Volume I of Ray Monk's life of Bertrand Russell is a penetrating and highly critical portrait of one of this century's most influential intellectual figures. Monk's talents as a writer and his knowledge of philosophy produce clear and lucid prose that is sophisticated in its understanding, yet doesn't shy away from the dishy details that make the book compelling. This initial volume takes us through the first fifty years of Russell's private, public, and intellectual life. We follow Russell through his boyhood and schooling, his two marriages and countless love affairs, his friendships with eminent intellectuals such as Joseph Conrad
, T. S. Eliot
(plus an affair with Eliot's wife Vivien), and the members of the Bloomsbury Group
, up to the birth of Russell's son in 1921. The inner Russell is tumultuous, fighting off fears of madness, and full of insatiable longings. We also see Russell's public life: his outspoken commitment to pacifism which ultimately led to his imprisonment, as well as his early advocacy and later disillusionment with socialism. Ray Monk is particularly adept at explicating Russell's philosophy: his desire to bring an end to interminable philosophical debates by developing new techniques for the logical analysis of philosophical problems. In Ludwig Wittgenstein: The Duty of Genius,
Monk demonstrated that cracking good stories exist in the arcana of academic philosophy and in the lives of philosophers. The vastness of Russell's life and the breadth of his interests, in addition to the brilliance of his mind, makes Monk's story all the more captivating.
From Publishers Weekly
At age 30, philosopher and philanderer Russell (1872-1970) wrote, "Abstract work must be allowed to destroy one's humanity." His life into his 50th year is the subject of Monk's first volume of a two-part biography. As previous biographers have found, his competition is Russell's own mesmerizing yet unreliable memoirs. Monk (Wittgenstein) quotes extensively from Russell's correspondence and autobiographical writings, but always with a gloss on the facts.
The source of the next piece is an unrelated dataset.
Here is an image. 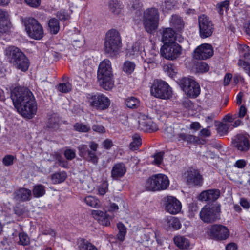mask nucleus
Segmentation results:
Russell's compulsive womanizing kept at bay loneliness, and worse. His mother and father died when he was a boy, and he saw insanity in his aristocratic lineage. Mathematics, his first love, lay on the edge of philosophy, and he feared that inquiring too deeply into the wellsprings of the self would lead to madness. The loss, also, of Victorian certainties intensified his sense of solitude, and his compensatory quests into logic, politics and sex left him questioning (as Monk puts it) "whether it was better to be sane with lies or mad with truth." When the biography breaks off, he has married for a second time, been to jail, been expelled from his Cambridge professorship and written landmark books on mathematics, politics and philosophy. By then D.H. Lawrence has wounded Russell by accusing him of a paradox: that while Russell loves women sexually and loves logic professionally, "It is not the hatred of falsity which inspires you. It is the hatred of people, of flesh and blood." Mining Russell's papers to let him speak for himself, Monk lets him explain?and betray?himself. Illustrations not seen by PW.